Синь это не успокоило. Она кивнула – нервно, неохотно, опасливо.
– Чаю хочешь?
– Нет, спасибо. Я буду говорить быстро. Если что непонятно – спрашивай. И скажи, можно ли в это поверить.
– В последнее время я готова поверить чему угодно, – сухо отозвалась Синь, отводя взгляд. – Давай. Но в десять-сорок я должна быть в Рубке, извини.
– Полчаса мне хватит.
За полчаса он высказал все, что должен был сказать. Начал он с того момента, когда осознал, что на протяжении самое малое двадцати лет все комитеты и советы по образованию контролировались существенным большинством ангелов. Уже невозможно было восстановить, какие образовательные программы Нулевое поколение заложило для Шестого. Эти планы давно стерты – возможно, даже из архивов.

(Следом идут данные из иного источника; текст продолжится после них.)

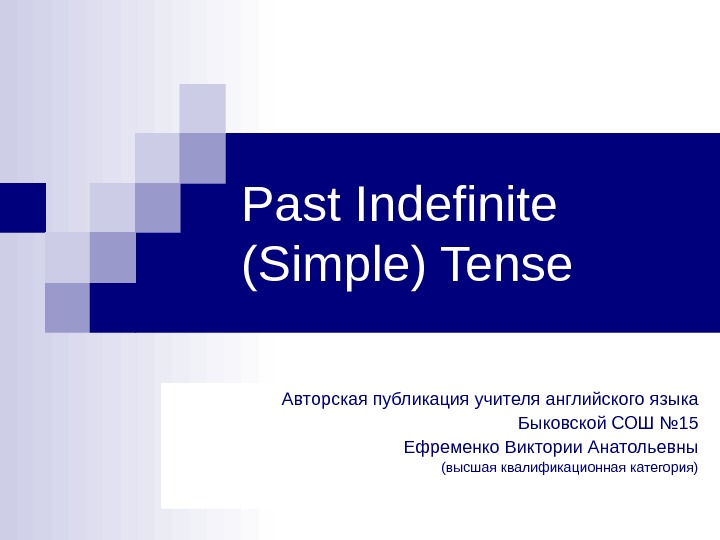 Past Indefinite (Simple) Tense

Авторская публикация учителя английского языка Быковской СОШ №15 Ефременко Виктории Анатольевны (высшая квалификационная категория)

Каждый раз, когда эта возможность приходила Луису в голову, его заново передергивало, и он не пытался скрыть тревоги. Синь же упрямо сдерживала любую реакцию. Луис подумал даже – а не узнала ли она обо всем этом сама? Если так, то и об этом невозможно было судить с уверенностью. Луис продолжал рассказ.

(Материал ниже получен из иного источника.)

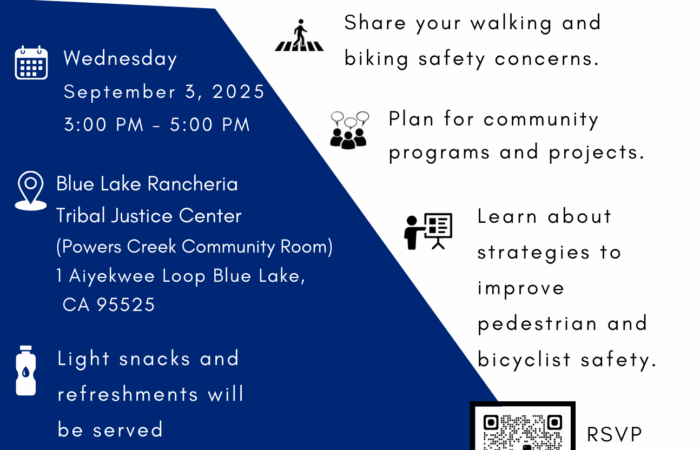 Wednesday
September 3, 2025
3:00 PM - 5:00 PM

Blue Lake Rancheria
Tribal Justice Center
(Powers Creek Community Room)
1 Aiyekwee Loop Blue Lake, CA 95525

Light snacks and refreshments will be served

Share your walking and biking safety concerns.

Plan for community programs and projects.

Learn about strategies to improve pedestrian and bicyclist safety.

RSVP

Программы начальной и средней школы практически не изменились со времен учебы Синь и Луиса. Но самой разительной переменой стало уменьшение количества учебных часов, посвященных как Дичу, так и Синдичу. Теперь дети в школах почти ничего не узнавали как об изначальной планете, так и о планете назначения, да и то – в расплывчатых формулировках, до странности отчужденно. В двух учебных текстах, появившихся совсем недавно, Луису встретилось словосочетание «планетарная гипотеза».
– Но через сорок три с половиной года мы прилетим на одну из этих гипотез, – говорил Луис. – И что мы тогда будем делать?

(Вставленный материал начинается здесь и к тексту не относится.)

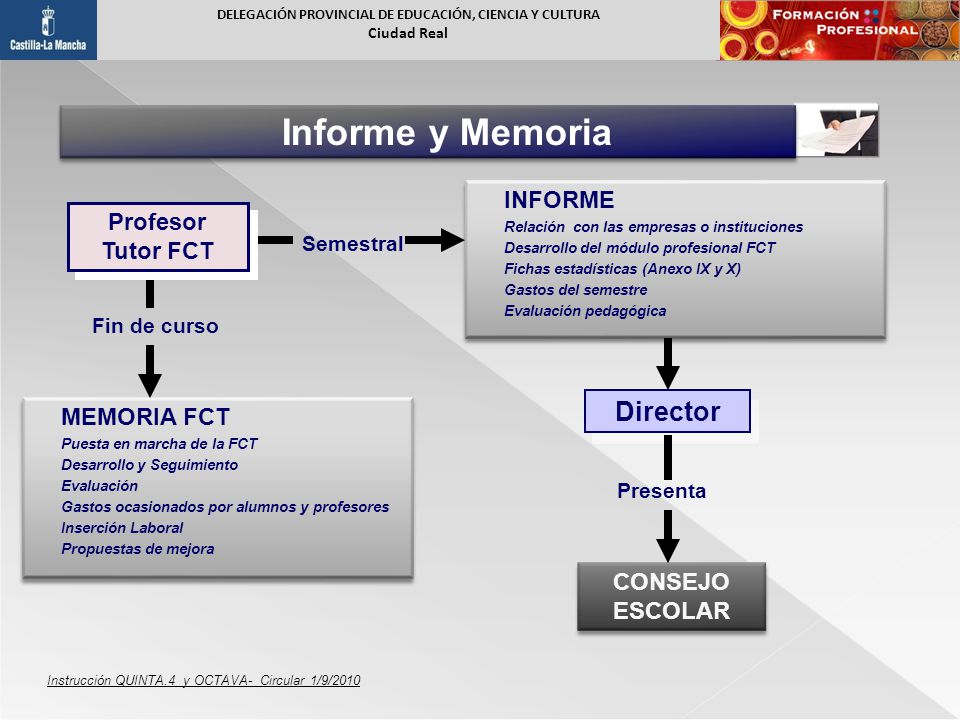 Castilla-La Mancha

DELEGACIÓN PROVINCIAL DE EDUCACIÓN, CIENCIA Y CULTURA
Ciudad Real

FORMACIÓN PROFESIONAL

Informe y Memoria

Profesor Tutor FCT

Semestral

INFORME
Relación con las empresas o instituciones
Desarrollo del módulo profesional FCT
Fichas estadísticas (Anexo IX y X)
Gastos del semestre
Evaluación pedagógica

Fin de curso

MEMORIA FCT
Puesta en marcha de la FCT
Desarrollo y Seguimiento
Evaluación
Gastos ocasionados por alumnos y profesores
Inserción Laboral
Propuestas de mejora

Director

Presenta

CONSEJO ESCOLAR

Instrucción QUINTA.4 y OCTAVA- Circular 1/9/2010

Эта фраза тоже поразила Синь – поразила и напугала. Как это понимать, Луис тоже не знал. Он продолжал рассказ:
– Я попытался понять, какие элементы в теории – или доктрине – ангелов заставляют их отрицать важность: сам факт существования планеты, породившей нас, и планеты, куда мы направляемся. Благодать – это связная система воззрений, имеющая смысл как сама по себе, так и для людей, ведущих подобный нашему образ жизни. В этом и заключается проблема. Благодать – это замкнутая аксиоматика, закрытая система. Психическая адаптация к нашему существованию – жизни в корабле, – адаптация к замкнутой системе, неизменной искусственной среде, постоянно снабжающей нас всем необходимым. У нас, срединных поколений, нет иной цели, кроме как жить и поддерживать корабль в действии и на курсе, а чтобы достигнуть ее, нам достаточно следовать закону – Конституции. Нулевики воспринимали это как важную обязанность, как высший долг, потому что видели это частью завершаемого пути – средство, оправданное целью. Но для нас, тех, кто не увидит конца пути, цель ничего не оправдывает. Самосохранение мнится эгоизмом. Система не просто замкнута – она удушает. В этом и состояло прозрение Кима Терри. Он нашел способ освятить средство достижения цели – само путешествие, – сделав следование закону самоцелью. Ему мнилось, что наш истинный путь – не в материальном мире, где мы летим сквозь космос, но в духовном, где мы достигаем Благодати праведной жизнью здесь.